Problem description: In the copy, include every entry exactly but none of the images.

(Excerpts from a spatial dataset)
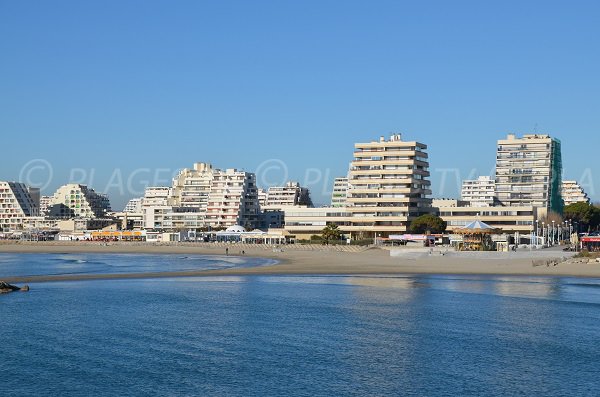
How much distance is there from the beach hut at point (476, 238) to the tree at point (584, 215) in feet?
252

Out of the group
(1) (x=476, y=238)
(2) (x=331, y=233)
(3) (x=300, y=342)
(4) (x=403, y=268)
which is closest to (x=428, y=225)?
(2) (x=331, y=233)

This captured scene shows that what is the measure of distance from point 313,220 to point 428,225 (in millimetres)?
24688

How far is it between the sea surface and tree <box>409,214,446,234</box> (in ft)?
280

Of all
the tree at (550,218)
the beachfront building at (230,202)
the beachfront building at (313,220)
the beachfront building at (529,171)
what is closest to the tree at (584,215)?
the beachfront building at (529,171)

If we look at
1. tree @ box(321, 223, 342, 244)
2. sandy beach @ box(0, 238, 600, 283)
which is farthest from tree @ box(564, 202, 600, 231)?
sandy beach @ box(0, 238, 600, 283)

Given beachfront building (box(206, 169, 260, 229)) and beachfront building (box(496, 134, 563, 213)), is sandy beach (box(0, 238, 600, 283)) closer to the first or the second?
beachfront building (box(496, 134, 563, 213))

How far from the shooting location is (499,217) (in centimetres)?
14888

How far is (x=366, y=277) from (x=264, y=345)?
121 ft

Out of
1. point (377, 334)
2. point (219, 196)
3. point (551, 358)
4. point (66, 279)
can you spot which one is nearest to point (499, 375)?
point (551, 358)

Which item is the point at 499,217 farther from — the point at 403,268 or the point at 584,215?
the point at 403,268

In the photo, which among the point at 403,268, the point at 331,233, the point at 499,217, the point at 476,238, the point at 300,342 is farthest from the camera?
the point at 499,217

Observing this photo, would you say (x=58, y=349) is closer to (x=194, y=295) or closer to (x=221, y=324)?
(x=221, y=324)

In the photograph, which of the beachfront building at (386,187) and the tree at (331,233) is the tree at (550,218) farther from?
the tree at (331,233)

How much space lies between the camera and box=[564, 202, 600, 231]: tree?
569 ft
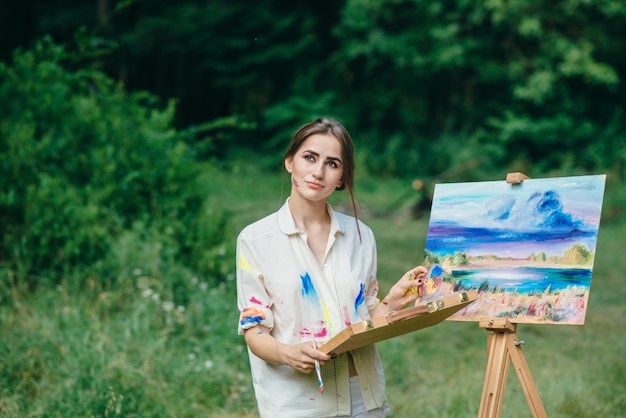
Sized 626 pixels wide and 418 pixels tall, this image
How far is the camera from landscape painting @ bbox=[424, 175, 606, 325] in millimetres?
2590

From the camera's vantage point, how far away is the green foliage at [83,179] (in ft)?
17.5

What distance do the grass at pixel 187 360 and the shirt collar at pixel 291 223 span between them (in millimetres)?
1657

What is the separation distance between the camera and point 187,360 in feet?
13.9

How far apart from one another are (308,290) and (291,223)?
208 mm

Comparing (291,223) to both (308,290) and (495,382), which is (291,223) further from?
(495,382)

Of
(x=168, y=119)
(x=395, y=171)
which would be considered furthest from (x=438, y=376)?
(x=395, y=171)

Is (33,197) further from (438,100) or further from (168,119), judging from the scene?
(438,100)

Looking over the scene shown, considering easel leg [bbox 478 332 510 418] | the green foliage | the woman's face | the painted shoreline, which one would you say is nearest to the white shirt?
the woman's face

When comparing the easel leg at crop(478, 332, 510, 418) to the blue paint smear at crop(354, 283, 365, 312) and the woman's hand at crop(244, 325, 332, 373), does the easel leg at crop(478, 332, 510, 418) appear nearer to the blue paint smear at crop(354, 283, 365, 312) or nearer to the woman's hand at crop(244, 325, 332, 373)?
the blue paint smear at crop(354, 283, 365, 312)

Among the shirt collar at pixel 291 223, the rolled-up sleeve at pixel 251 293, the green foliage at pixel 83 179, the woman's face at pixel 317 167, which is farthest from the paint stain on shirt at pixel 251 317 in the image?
the green foliage at pixel 83 179

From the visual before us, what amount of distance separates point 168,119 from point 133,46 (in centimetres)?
1010

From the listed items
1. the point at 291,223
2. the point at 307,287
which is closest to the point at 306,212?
the point at 291,223

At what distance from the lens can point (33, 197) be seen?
5.45 m

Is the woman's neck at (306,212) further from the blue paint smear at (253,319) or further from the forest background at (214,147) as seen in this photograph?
the forest background at (214,147)
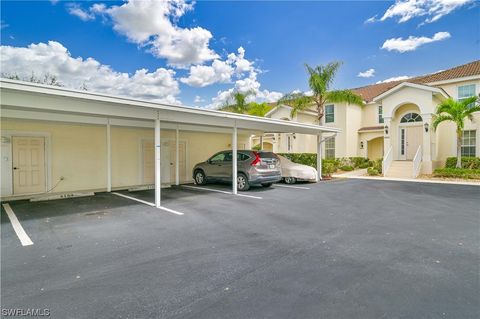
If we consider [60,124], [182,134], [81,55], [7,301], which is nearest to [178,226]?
[7,301]

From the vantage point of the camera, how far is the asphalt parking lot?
8.81 ft

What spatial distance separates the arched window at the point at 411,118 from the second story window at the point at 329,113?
5.22 meters

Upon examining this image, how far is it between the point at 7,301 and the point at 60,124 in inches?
328

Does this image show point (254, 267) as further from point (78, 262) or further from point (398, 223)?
point (398, 223)

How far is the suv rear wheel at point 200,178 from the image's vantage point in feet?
39.8

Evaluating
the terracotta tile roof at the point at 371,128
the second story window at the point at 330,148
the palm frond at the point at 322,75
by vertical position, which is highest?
the palm frond at the point at 322,75

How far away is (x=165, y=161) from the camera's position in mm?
12555

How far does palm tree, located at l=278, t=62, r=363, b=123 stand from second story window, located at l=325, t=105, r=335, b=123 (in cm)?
125

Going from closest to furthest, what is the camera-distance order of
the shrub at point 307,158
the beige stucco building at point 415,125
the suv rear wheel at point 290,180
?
the suv rear wheel at point 290,180 < the beige stucco building at point 415,125 < the shrub at point 307,158

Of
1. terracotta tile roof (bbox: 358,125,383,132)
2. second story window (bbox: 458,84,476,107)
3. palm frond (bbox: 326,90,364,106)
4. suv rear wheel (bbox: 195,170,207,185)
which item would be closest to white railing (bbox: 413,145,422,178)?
second story window (bbox: 458,84,476,107)

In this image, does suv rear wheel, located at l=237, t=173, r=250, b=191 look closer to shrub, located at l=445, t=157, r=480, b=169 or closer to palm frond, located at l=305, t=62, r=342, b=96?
palm frond, located at l=305, t=62, r=342, b=96

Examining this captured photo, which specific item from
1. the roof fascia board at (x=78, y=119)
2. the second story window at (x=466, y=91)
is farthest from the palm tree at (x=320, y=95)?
the roof fascia board at (x=78, y=119)

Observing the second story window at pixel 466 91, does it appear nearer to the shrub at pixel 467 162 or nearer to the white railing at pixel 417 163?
the shrub at pixel 467 162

Solved exercise:
How much distance is there from the beach hut at point (476, 238) to the tree at point (584, 215) in feet?
252

Out of the group
(1) (x=476, y=238)
(2) (x=331, y=233)
(3) (x=300, y=342)
(4) (x=403, y=268)
which is closest to (x=428, y=225)?
(2) (x=331, y=233)

This captured scene shows that what is the measure of distance from point 313,220 to point 428,225 (in millimetres)?
24688

How far is it between the sea surface and tree <box>409,214,446,234</box> (in ft)?
280

Of all
the tree at (550,218)
the beachfront building at (230,202)
the beachfront building at (313,220)
the beachfront building at (529,171)
what is closest to the tree at (584,215)?
the beachfront building at (529,171)

If we look at
1. tree @ box(321, 223, 342, 244)
2. sandy beach @ box(0, 238, 600, 283)
which is farthest from tree @ box(564, 202, 600, 231)?
sandy beach @ box(0, 238, 600, 283)

Given beachfront building (box(206, 169, 260, 229)) and beachfront building (box(496, 134, 563, 213)), is sandy beach (box(0, 238, 600, 283)) closer to the first or the second?
beachfront building (box(496, 134, 563, 213))

How far from the shooting location is (499,217) (in centimetres)?
14888

How far is (x=366, y=277) from (x=264, y=345)?
121 ft

Out of
1. point (377, 334)
2. point (219, 196)
3. point (551, 358)
4. point (66, 279)
can you spot which one is nearest to point (499, 375)?
point (551, 358)

Which item is the point at 499,217 farther from — the point at 403,268 or the point at 584,215?
the point at 403,268

In the photo, which among the point at 403,268, the point at 331,233, the point at 499,217, the point at 476,238, the point at 300,342 is farthest from the camera?
the point at 499,217

Observing this photo, would you say (x=58, y=349) is closer to (x=194, y=295) or closer to (x=221, y=324)?
(x=221, y=324)

In the photograph, which of the beachfront building at (386,187) and the tree at (331,233) is the tree at (550,218) farther from?
the tree at (331,233)

How much space lies between the camera and box=[564, 202, 600, 231]: tree?
569 ft
Sized 626 pixels wide and 418 pixels tall, this image
How far is the camera from landscape painting @ bbox=[424, 175, 606, 325] in millimetres?
2590

From the camera's vantage point, how far away is the green foliage at [83,179] (in ft)?
17.5

What distance do the grass at pixel 187 360 and the shirt collar at pixel 291 223 span between them (in millimetres)?
1657

What is the separation distance between the camera and point 187,360 in feet?
13.9

How far apart from one another are (308,290) and (291,223)?
208 mm

Comparing (291,223) to both (308,290) and (495,382), which is (291,223) further from?
(495,382)

Of
(x=168, y=119)
(x=395, y=171)
which would be considered furthest from (x=438, y=376)?
(x=395, y=171)

Is (33,197) further from (438,100) or further from (168,119), judging from the scene?
(438,100)

Looking over the scene shown, considering easel leg [bbox 478 332 510 418] | the green foliage | the woman's face | the painted shoreline, which one would you say is nearest to the white shirt?
the woman's face

When comparing the easel leg at crop(478, 332, 510, 418) to the blue paint smear at crop(354, 283, 365, 312) and the woman's hand at crop(244, 325, 332, 373), does the easel leg at crop(478, 332, 510, 418) appear nearer to the blue paint smear at crop(354, 283, 365, 312) or nearer to the woman's hand at crop(244, 325, 332, 373)?
the blue paint smear at crop(354, 283, 365, 312)

Among the shirt collar at pixel 291 223, the rolled-up sleeve at pixel 251 293, the green foliage at pixel 83 179, the woman's face at pixel 317 167, which is farthest from the paint stain on shirt at pixel 251 317 in the image?
the green foliage at pixel 83 179

From the visual before us, what amount of distance separates point 168,119 from point 133,46 (in centimetres)?
1010

From the listed items
1. the point at 291,223
2. the point at 307,287
which is closest to the point at 306,212?
the point at 291,223

At what distance from the lens can point (33, 197) be seen?
5.45 m

Is the woman's neck at (306,212) further from the blue paint smear at (253,319) or further from the forest background at (214,147) as seen in this photograph?
the forest background at (214,147)
If we consider [60,124], [182,134], [81,55], [7,301], which is nearest to [178,226]?
[7,301]

From the vantage point of the camera, how far is the asphalt parking lot?
8.81 ft

What spatial distance separates the arched window at the point at 411,118 from the second story window at the point at 329,113?
5.22 meters

Upon examining this image, how far is it between the point at 7,301 and the point at 60,124 in inches?
328

Does this image show point (254, 267) as further from point (78, 262) or further from point (398, 223)?
point (398, 223)

How far is the suv rear wheel at point 200,178 from the image's vantage point in feet?
39.8

Evaluating
the terracotta tile roof at the point at 371,128
the second story window at the point at 330,148
the palm frond at the point at 322,75
by vertical position, which is highest?
the palm frond at the point at 322,75

How far away is (x=165, y=161) from the camera's position in mm?
12555

How far does palm tree, located at l=278, t=62, r=363, b=123 stand from second story window, located at l=325, t=105, r=335, b=123 (in cm)?
125

Going from closest to furthest, what is the camera-distance order of
the shrub at point 307,158
the beige stucco building at point 415,125
the suv rear wheel at point 290,180
?
the suv rear wheel at point 290,180 < the beige stucco building at point 415,125 < the shrub at point 307,158

Of
1. terracotta tile roof (bbox: 358,125,383,132)
2. second story window (bbox: 458,84,476,107)
3. palm frond (bbox: 326,90,364,106)
4. suv rear wheel (bbox: 195,170,207,185)
which item would be closest to white railing (bbox: 413,145,422,178)?
second story window (bbox: 458,84,476,107)

In this image, does suv rear wheel, located at l=237, t=173, r=250, b=191 look closer to shrub, located at l=445, t=157, r=480, b=169 or closer to palm frond, located at l=305, t=62, r=342, b=96?
palm frond, located at l=305, t=62, r=342, b=96

Examining this captured photo, which specific item from
1. the roof fascia board at (x=78, y=119)
2. the second story window at (x=466, y=91)
is farthest from the palm tree at (x=320, y=95)?
the roof fascia board at (x=78, y=119)

Observing the second story window at pixel 466 91, does it appear nearer to the shrub at pixel 467 162 or nearer to the white railing at pixel 417 163?
the shrub at pixel 467 162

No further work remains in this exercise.